任务要求:
请重写下列全部条目，将其中每一处“camera”替换为“lens”，其余内容保持不变。

──────

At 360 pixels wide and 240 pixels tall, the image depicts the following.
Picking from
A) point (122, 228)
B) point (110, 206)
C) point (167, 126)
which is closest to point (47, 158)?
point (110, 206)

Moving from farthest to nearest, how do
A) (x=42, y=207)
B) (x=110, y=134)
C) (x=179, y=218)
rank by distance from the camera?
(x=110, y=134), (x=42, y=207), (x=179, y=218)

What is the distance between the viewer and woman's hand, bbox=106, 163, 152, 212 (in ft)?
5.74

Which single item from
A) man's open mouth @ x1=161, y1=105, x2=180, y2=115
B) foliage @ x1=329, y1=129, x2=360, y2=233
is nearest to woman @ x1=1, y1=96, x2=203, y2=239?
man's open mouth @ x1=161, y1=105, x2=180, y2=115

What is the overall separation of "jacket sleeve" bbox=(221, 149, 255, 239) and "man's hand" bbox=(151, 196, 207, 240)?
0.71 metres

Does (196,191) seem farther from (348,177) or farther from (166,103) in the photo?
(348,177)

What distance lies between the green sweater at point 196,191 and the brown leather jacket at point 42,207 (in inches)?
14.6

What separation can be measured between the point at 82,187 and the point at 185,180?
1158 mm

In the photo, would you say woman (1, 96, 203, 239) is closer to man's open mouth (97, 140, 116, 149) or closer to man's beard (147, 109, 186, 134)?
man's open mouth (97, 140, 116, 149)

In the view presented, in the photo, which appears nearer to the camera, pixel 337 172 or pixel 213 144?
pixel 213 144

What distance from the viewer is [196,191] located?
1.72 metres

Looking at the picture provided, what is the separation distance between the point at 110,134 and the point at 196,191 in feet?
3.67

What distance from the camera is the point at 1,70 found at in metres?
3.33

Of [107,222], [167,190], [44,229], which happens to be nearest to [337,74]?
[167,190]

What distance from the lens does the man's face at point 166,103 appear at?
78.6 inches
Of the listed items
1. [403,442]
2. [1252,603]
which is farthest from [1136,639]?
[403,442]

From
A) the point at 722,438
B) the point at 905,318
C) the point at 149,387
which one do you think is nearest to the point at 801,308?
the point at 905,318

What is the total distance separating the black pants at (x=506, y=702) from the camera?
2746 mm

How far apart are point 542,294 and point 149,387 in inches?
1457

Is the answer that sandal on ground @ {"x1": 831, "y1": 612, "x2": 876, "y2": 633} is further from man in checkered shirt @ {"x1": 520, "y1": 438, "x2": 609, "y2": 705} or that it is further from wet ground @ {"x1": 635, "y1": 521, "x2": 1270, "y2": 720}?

──────

回答:
At 360 pixels wide and 240 pixels tall, the image depicts the following.
Picking from
A) point (122, 228)
B) point (110, 206)
C) point (167, 126)
which is closest to point (47, 158)?
point (110, 206)

Moving from farthest to nearest, how do
A) (x=42, y=207)
B) (x=110, y=134)
C) (x=179, y=218)
rank by distance from the lens?
(x=110, y=134), (x=42, y=207), (x=179, y=218)

What is the distance between the viewer and woman's hand, bbox=106, 163, 152, 212 (in ft)?
5.74

Which single item from
A) man's open mouth @ x1=161, y1=105, x2=180, y2=115
B) foliage @ x1=329, y1=129, x2=360, y2=233
is nearest to woman @ x1=1, y1=96, x2=203, y2=239?
man's open mouth @ x1=161, y1=105, x2=180, y2=115

What is the overall separation of "jacket sleeve" bbox=(221, 149, 255, 239) and "man's hand" bbox=(151, 196, 207, 240)?
0.71 metres

Does (196,191) seem farther from (348,177) or farther from (166,103) in the photo?
(348,177)

What distance lies between the green sweater at point 196,191 and the brown leather jacket at point 42,207 (in inches)?
14.6

What separation can be measured between the point at 82,187 and the point at 185,180?
1158 mm

In the photo, would you say woman (1, 96, 203, 239) is closer to man's open mouth (97, 140, 116, 149) or closer to man's beard (147, 109, 186, 134)?
man's open mouth (97, 140, 116, 149)

In the view presented, in the photo, which appears nearer to the lens, pixel 337 172 or pixel 213 144?
pixel 213 144

What distance from the viewer is [196,191] located?
1.72 metres

Looking at the picture provided, what is the separation distance between the point at 110,134 and the point at 196,191 in feet?
3.67

What distance from the lens is the point at 1,70 found at in metres?
3.33

Of [107,222], [167,190], [44,229], which happens to be nearest to [337,74]?
[167,190]

What distance from the lens does the man's face at point 166,103 appear at?
78.6 inches
Of the listed items
1. [403,442]
2. [1252,603]
which is farthest from [1136,639]?
[403,442]

From
A) the point at 722,438
B) the point at 905,318
C) the point at 149,387
which one do you think is nearest to the point at 801,308?
the point at 905,318

What is the total distance separating the black pants at (x=506, y=702) from the lens?
2746 mm

How far apart are point 542,294 and point 149,387 in inches?
1457

Is the answer that sandal on ground @ {"x1": 831, "y1": 612, "x2": 876, "y2": 633} is further from man in checkered shirt @ {"x1": 520, "y1": 438, "x2": 609, "y2": 705} or that it is further from wet ground @ {"x1": 635, "y1": 521, "x2": 1270, "y2": 720}?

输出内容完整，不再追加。